この作品は18歳未満閲覧禁止です

- 小
- 中
- 大
- テキストサイズ
馬鹿と天才と紙一重
第5章 紙一重の気持ち

「藍!」
「舞子ー!はやく購買いこいこっ!」
「それじゃ、今日の会議は終了。」
「なあ、ら…」
「おつかれさまですー!!!」
ここ1週間、私は修哉から避けて過ごしてきた。
ちなみに、放課後も家に帰って自分の部屋で勉強をしている。
明後日から前期中間考査がはじまるけど、この調子ならきっと大丈夫。
そんな私を見かねた舞子が度々心配のメールをしてくれるけど、全部「気にしないで!」って送り続けた。

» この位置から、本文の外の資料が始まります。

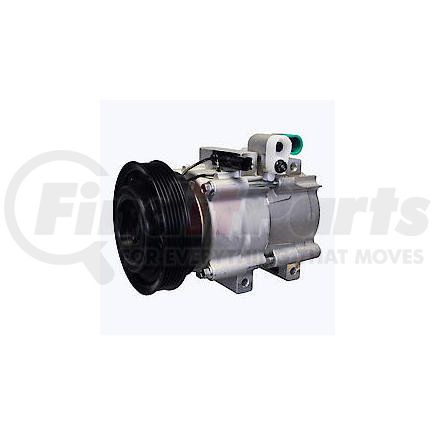 471-6015 by DENSO - New A/C Compressor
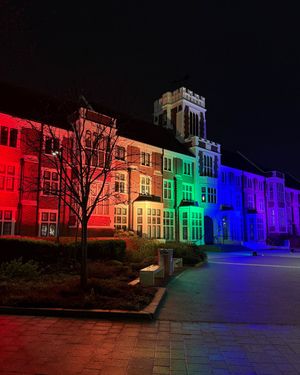 Image post by @lborouniversity on Instagram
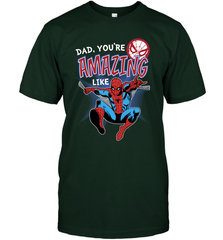 Marvel Spider Man Amazing Dad Father's Day Gifts Men's T-Shirt Men's T-Shirt - amzapparel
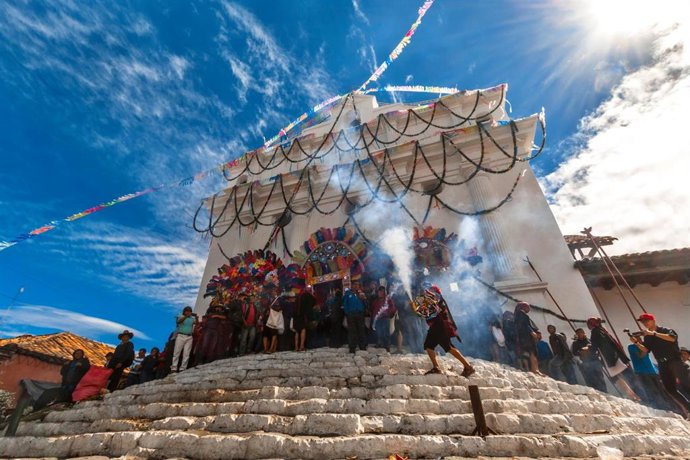 Archivo - El gasto de turistas internacionales en Guatemala aumentará un 72% para 2035, según WTTC.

次の日の朝、どうしてもわからない問題があって10分休憩の時に獅童くんに尋ねたんだけど…
「あー、あはは、ごめんね、わからないや」
と、ヘラヘラ笑っていた。
「俺に聞くより、浪岡くんに聞くといいんじゃないかな、へへ」
「…なによ。何で獅童くん1年の期末1位とれたのよ!」
「…椿のため。
俺、椿にふりむいて欲しかったから。」
突然、真面目な顔をしてそう言った。
ふーん…彼女のために1位になったんだ…ってかヘラヘラしないでいれるんだ。
「じゃあ彼女さんに聞くわよ」
伊月さん…話したことないけど…。
「伊月さーん」
頬杖をついて窓を見てた伊月さんに声をかけたらスローモーションのように、ゆっくりとこちらを向いた。
「…?」
さらり、と顔にかかっていた髪が伊月さんの綺麗な指で耳の後ろにかかった。
「うわ…美人…」
嘘でしょ…こんな綺麗な顔してたの?
「えっ、あの…相良さん?」
「あっ!」
我に返って慌ててワークを机の上に広げた。
「あのね!ちょっとわからなくて…」
指を差してここ!と言えば、問題を覗き込んだ。
…よく見たら胸おっきいなぁ、足も長くて綺麗だし。
「聞いてる?」
「!?」
ぱち、と視線があわさった。やばい、聞いてなかった…
「ふ、聞いてなかったんだ、あのねここの式は…」
「…………わ!わかりやすい!ありがとう!!」
修哉みたいな教え方だった、分かりやすくて、綺麗に笑う姿も、なんだか似ている。
バンッ!
机を思いきり叩かれた、痛そう。